▶ Task requirements
Please recast only the lines of the listing from the line with "Approximately how far" to the line with "5.73 meters", both included, as a Markdown table with the columns Row and Line. Give each row a number and leave out blank lines.

▶ Rows
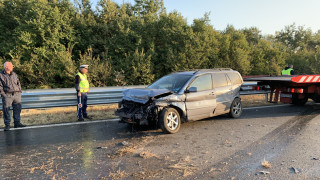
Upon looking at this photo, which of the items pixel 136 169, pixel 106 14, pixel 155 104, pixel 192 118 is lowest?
pixel 136 169

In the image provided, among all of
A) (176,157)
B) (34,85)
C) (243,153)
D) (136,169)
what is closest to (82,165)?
(136,169)

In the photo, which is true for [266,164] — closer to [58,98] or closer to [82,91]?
[82,91]

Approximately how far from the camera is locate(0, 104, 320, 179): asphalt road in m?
3.65

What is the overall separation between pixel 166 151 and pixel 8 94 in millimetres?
4881

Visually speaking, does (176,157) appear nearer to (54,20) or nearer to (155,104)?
(155,104)

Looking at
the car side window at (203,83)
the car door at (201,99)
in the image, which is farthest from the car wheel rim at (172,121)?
the car side window at (203,83)

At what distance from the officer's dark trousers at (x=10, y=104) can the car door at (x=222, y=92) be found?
5.73 meters

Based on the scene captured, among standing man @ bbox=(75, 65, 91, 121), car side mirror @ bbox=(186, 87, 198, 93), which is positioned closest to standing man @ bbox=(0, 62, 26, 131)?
standing man @ bbox=(75, 65, 91, 121)

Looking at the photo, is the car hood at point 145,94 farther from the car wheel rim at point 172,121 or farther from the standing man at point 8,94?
the standing man at point 8,94

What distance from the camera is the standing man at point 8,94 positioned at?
6449 mm

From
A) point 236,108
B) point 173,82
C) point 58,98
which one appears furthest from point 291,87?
point 58,98

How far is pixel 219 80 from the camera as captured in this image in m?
7.33

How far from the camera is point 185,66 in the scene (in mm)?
16734

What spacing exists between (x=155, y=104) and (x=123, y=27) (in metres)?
14.6
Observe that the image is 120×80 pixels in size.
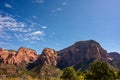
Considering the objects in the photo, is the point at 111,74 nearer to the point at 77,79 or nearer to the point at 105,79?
the point at 105,79

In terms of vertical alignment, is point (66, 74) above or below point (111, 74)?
above

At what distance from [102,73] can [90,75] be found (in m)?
3.72

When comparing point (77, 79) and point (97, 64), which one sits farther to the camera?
point (77, 79)

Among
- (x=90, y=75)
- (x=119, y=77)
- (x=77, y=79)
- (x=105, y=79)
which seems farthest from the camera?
(x=77, y=79)

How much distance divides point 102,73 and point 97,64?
10.1 feet

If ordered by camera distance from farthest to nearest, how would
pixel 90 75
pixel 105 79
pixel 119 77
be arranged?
pixel 119 77, pixel 90 75, pixel 105 79

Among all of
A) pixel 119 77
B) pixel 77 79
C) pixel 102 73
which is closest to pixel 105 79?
pixel 102 73

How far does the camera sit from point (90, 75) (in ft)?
184

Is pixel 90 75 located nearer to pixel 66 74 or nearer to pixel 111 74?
pixel 111 74

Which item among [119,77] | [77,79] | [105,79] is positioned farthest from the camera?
[77,79]

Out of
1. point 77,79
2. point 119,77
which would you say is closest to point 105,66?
point 119,77

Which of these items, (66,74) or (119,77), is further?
(66,74)

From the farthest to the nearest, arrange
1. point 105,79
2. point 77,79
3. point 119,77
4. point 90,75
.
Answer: point 77,79 < point 119,77 < point 90,75 < point 105,79

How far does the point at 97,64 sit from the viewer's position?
5594cm
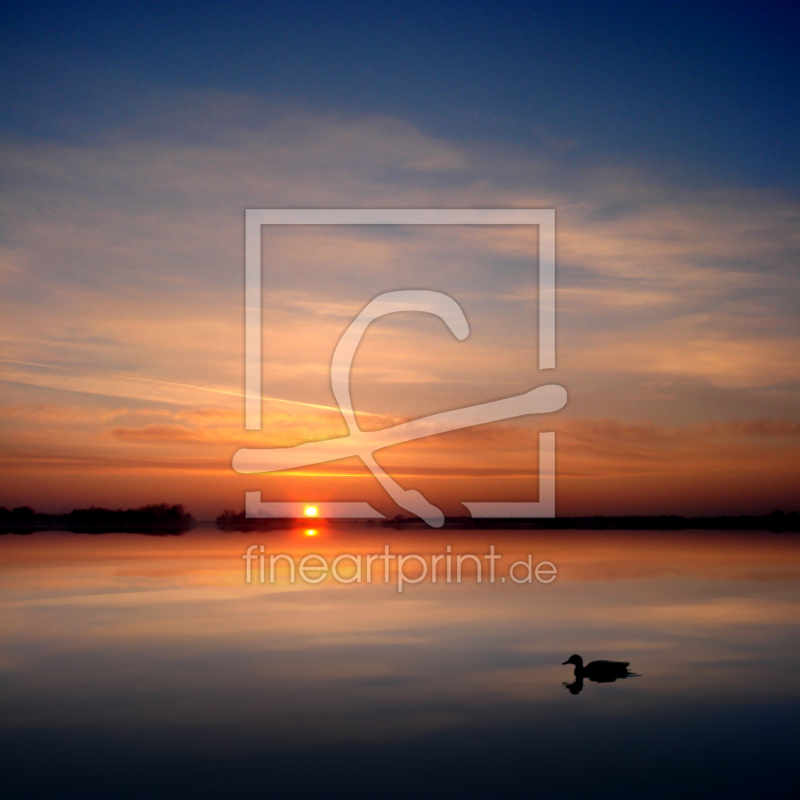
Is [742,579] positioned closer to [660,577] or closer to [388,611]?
[660,577]

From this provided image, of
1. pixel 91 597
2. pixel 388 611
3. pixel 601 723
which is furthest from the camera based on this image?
pixel 91 597

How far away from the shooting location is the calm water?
29.9 feet

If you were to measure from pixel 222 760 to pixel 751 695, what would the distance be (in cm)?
827

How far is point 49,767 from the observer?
938 cm

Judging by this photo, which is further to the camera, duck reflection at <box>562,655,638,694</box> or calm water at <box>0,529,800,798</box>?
duck reflection at <box>562,655,638,694</box>

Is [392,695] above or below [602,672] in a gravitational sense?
below

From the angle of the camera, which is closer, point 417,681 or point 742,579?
point 417,681

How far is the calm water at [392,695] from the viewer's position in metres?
9.12

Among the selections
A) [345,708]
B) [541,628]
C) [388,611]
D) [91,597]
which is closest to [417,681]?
[345,708]

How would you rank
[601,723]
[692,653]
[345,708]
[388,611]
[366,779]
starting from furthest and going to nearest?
[388,611], [692,653], [345,708], [601,723], [366,779]

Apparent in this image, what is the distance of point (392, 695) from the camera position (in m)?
12.6

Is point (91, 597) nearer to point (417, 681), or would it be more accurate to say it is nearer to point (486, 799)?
point (417, 681)

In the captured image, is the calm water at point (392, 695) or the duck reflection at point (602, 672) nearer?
the calm water at point (392, 695)

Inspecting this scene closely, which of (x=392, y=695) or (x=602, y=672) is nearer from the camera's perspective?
(x=392, y=695)
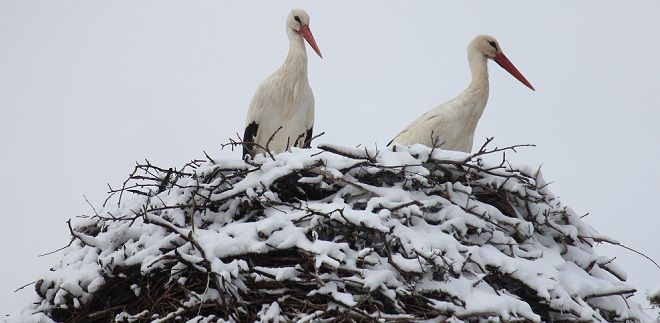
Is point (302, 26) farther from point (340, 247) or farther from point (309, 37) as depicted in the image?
point (340, 247)

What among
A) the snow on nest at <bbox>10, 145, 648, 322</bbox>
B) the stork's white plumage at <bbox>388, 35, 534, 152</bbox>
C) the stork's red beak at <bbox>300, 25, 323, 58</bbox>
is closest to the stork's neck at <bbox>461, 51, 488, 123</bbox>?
the stork's white plumage at <bbox>388, 35, 534, 152</bbox>

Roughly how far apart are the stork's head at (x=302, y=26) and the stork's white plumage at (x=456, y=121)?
3.36 feet

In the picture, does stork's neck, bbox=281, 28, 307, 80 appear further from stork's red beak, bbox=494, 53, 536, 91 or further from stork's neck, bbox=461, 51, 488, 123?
stork's red beak, bbox=494, 53, 536, 91

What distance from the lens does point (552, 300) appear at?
12.6ft

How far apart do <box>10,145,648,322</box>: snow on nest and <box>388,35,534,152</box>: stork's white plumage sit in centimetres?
145

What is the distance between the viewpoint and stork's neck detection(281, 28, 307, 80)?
6.63m

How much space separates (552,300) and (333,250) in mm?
908

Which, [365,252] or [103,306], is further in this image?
[103,306]

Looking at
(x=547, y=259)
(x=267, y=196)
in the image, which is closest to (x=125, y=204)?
(x=267, y=196)

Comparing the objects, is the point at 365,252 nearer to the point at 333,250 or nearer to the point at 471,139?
the point at 333,250

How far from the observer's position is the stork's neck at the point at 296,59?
21.8ft

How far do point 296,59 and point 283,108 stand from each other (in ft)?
1.25

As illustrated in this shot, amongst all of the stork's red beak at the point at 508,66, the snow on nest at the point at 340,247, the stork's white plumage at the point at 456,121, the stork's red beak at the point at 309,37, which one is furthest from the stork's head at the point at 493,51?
the snow on nest at the point at 340,247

▶ Response to this task
| Row | Line |
|---|---|
| 1 | Approximately how far from the camera is locate(0, 104, 320, 179): asphalt road in m? |
| 2 | 3.65 |
| 3 | What is the overall separation between pixel 166 151 and pixel 8 94 in millimetres? |
| 4 | 4881 |
| 5 | Visually speaking, does (176,157) appear nearer to (54,20) or nearer to (155,104)? |
| 6 | (155,104) |
| 7 | Looking at |
| 8 | the car side window at (203,83) |
| 9 | the car door at (201,99) |
| 10 | in the image, which is farthest from the car wheel rim at (172,121)? |
| 11 | the car side window at (203,83) |
| 12 | At what distance from the officer's dark trousers at (x=10, y=104) can the car door at (x=222, y=92) be found? |
| 13 | 5.73 meters |